The Uvalda and Vidalia demonstrations had several other objectives:
1.) First, we wanted to reorient Southern Nationalism away from the bickering, time-wasting, and navel-gazing so commonly found on the internet, and toward practical activism, organizing, and community engagement in the real world.
2.) Second, we wanted to cut down on the anonymity in the movement, and do something together in the real world to strengthen our organization.
3.) Third, we wanted to introduce the new flags and banners, and demonstrate that we we are capable of building a European-style nationalist movement in the South.
4.) Fourth, we wanted to show our many sympathizers that the League is full of normal, ordinary White Southerners who are opposed to our dispossession, and that we are capable of building and leading a viable resistance movement in the South.
5.) Fifth, we wanted to demonstrate that the primary obstacle to building a viable resistance movement in the South is succumbing to our own fears, our own laziness, and other bad habits.
In almost every way, the Uvalda and Vidalia demonstrations on Saturday were a success:
1.) I estimate that we got about 40 to 50 people to show up in between the organizers, the people who participated in the demonstration, and the support crew. Everyone who attended our event was well dressed. Both demonstrations were well coordinated and went down without incident.
2.) Although we had spent two months planning this event, we didn’t encounter any opposition in Uvalda or Vidalia. We distributed a ton of literature to the public. We even had a few locals join and participate in our protests.
3.) The new flags and banners looked great.
4.) The SPLC tried and failed to intimidate Chief Smith and the League members who organized and attended these protests.
5.) We were more concerned about the weather than the opposition, but we didn’t get rained out at either event. The closest thing to a problem that we encountered all weekend was overwhelming a restaurant in Uvalda with our business.
6.) We spent a lot of time socializing and working together to do something productive to advance a common cause.
7.) We succeeded in running Mayor Paul Bridges out of town!
In hindsight, there were a couple of areas where we learned some lessons, and where there will be room for improvement at future events:
1.) The most obvious practical lesson we learned in Uvalda was the importance of bringing sunscreen to our protests.
2.) We could have used a few more bullhorns at the demonstrations. I also think that marching with the flags would have a more dramatic effect.

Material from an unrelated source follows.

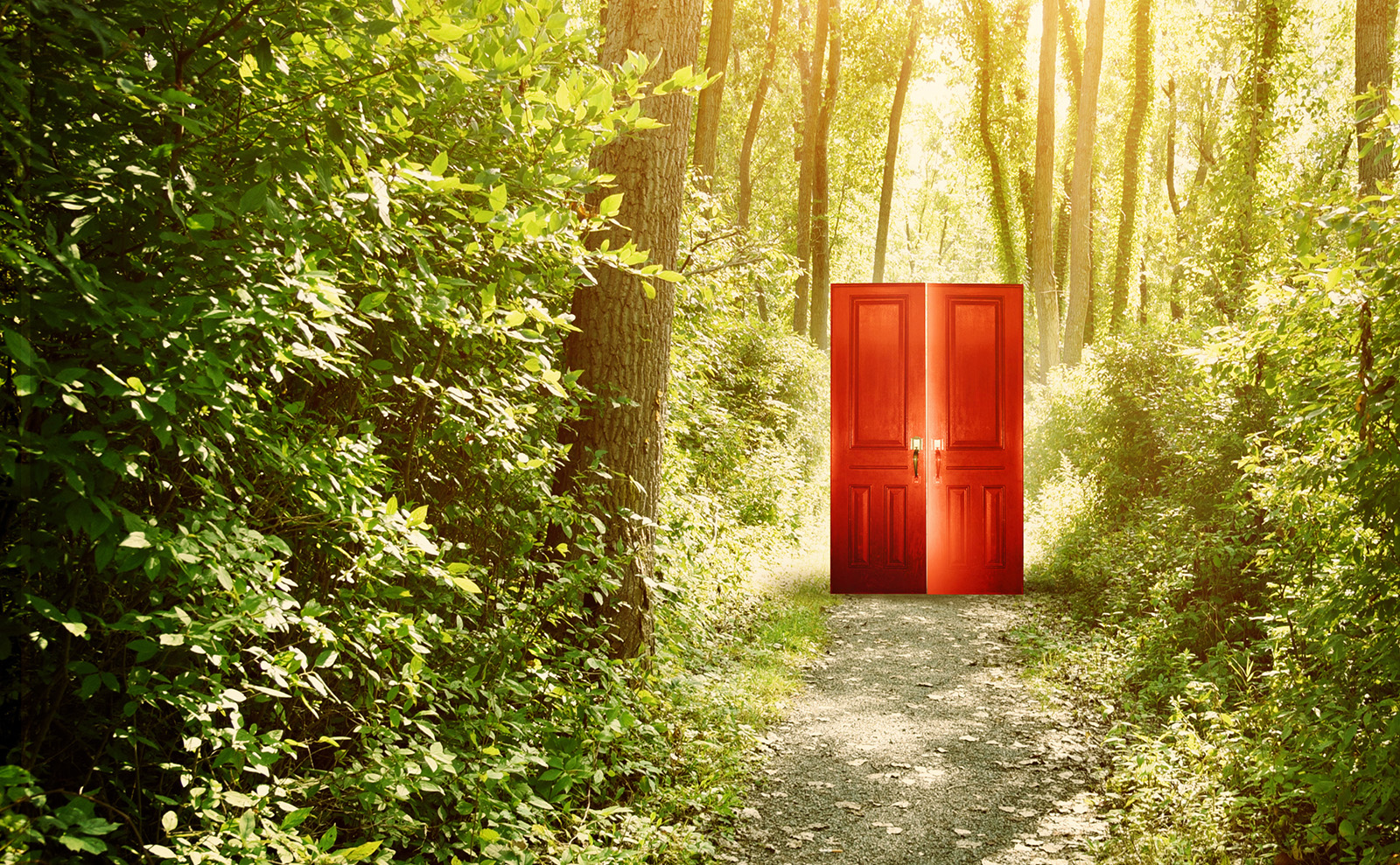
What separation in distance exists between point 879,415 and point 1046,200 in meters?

3.) We couldn’t get a lot of people to show up in Uvalda because there was bitterness and division over the Confederate battle flag not being used.
4.) We learned that getting our own supporters and sympathizers to show up en masse at our events is a bigger problem than the SPLC calling us names.
5.) We need to spend a lot more of our time promoting these events and getting the word out in communities before we show up.